October 18, 2022 -- A research team at the City University of New York (CUNY) Graduate Center has created an artificial intelligence (AI) model that could significantly improve the accuracy and reduce the time and cost of the drug development process, which can take over a decade and cost up to a billion dollars.
To safely select drugs for a specific patient or discover safe and effective therapeutics, accurate and robust prediction of patient-specific responses to a new chemical compound are key. However, patient data are often too scarce to train a generalized machine-learning model.

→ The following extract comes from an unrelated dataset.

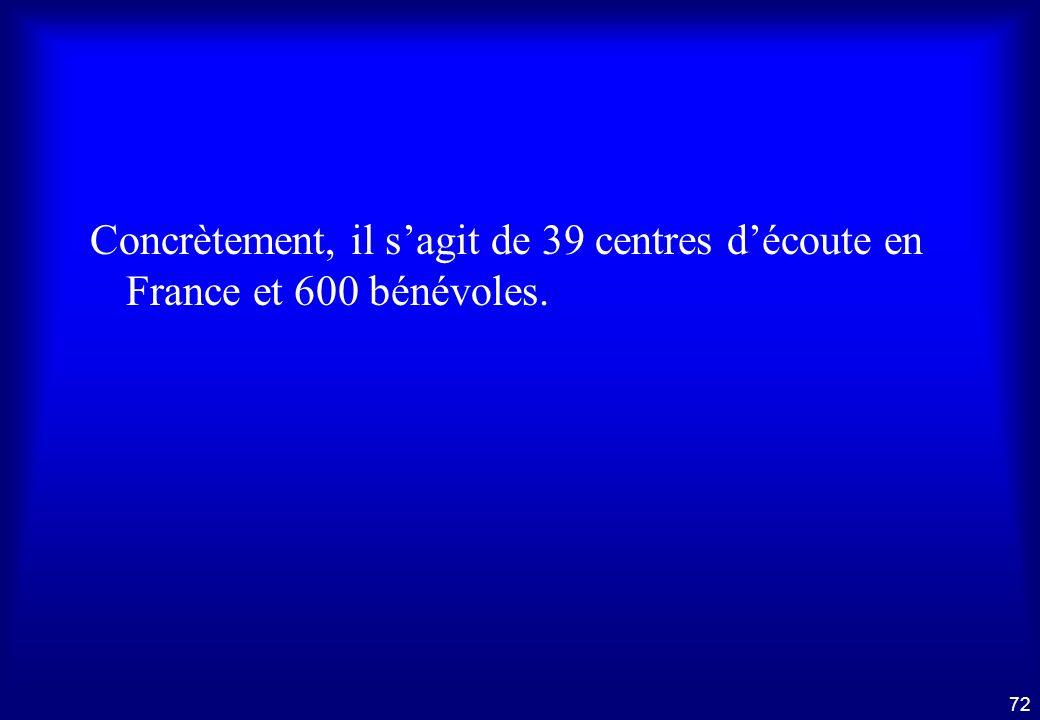 Concrètement, il s'agit de 39 centres d'écoute en France et 600 bénévoles.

In a paper published October 17 in the journal Nature Machine Intelligence, the CUNY researchers describe their new AI model -- called context-aware deconfounding autoencoder (CODE-AE) -- and how it can screen novel drug compounds to accurately predict efficacy in humans. In tests, it was also able to theoretically identify personalized drugs for over 9,000 patients that could better treat their conditions.

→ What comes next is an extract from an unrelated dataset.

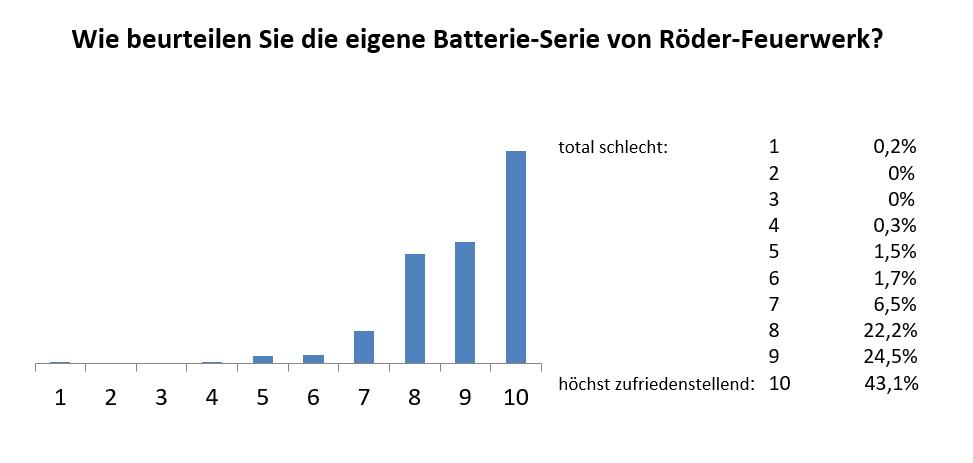 Umfrageergebnisse zur Röder Feuerwerk Eigenserie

According to You Wu, a CUNY Graduate Center PhD student and co-author of the paper, CODE-AE can provide a workaround to the problem of having sufficient patient data to train a generalized machine-learning model.
"CODE-AE can extract intrinsic biological signals masked by noise and confounding factors and effectively alleviated the data-discrepancy problem," Wu said.
As a result, CODE-AE significantly improves accuracy and robustness with state-of-the-art methods in predicting patient-specific drug responses purely from cell-line compound screens, according to researchers.
Next, the researchers aim to develop a way for CODE-AE to reliably predict the effect of a new drug's concentration and metabolization in human bodies. They also noted that the AI model could potentially be tweaked to accurately predict human side effects to drugs.
The study was supported by the National Institute of General Medical Sciences and the National Institute on Aging.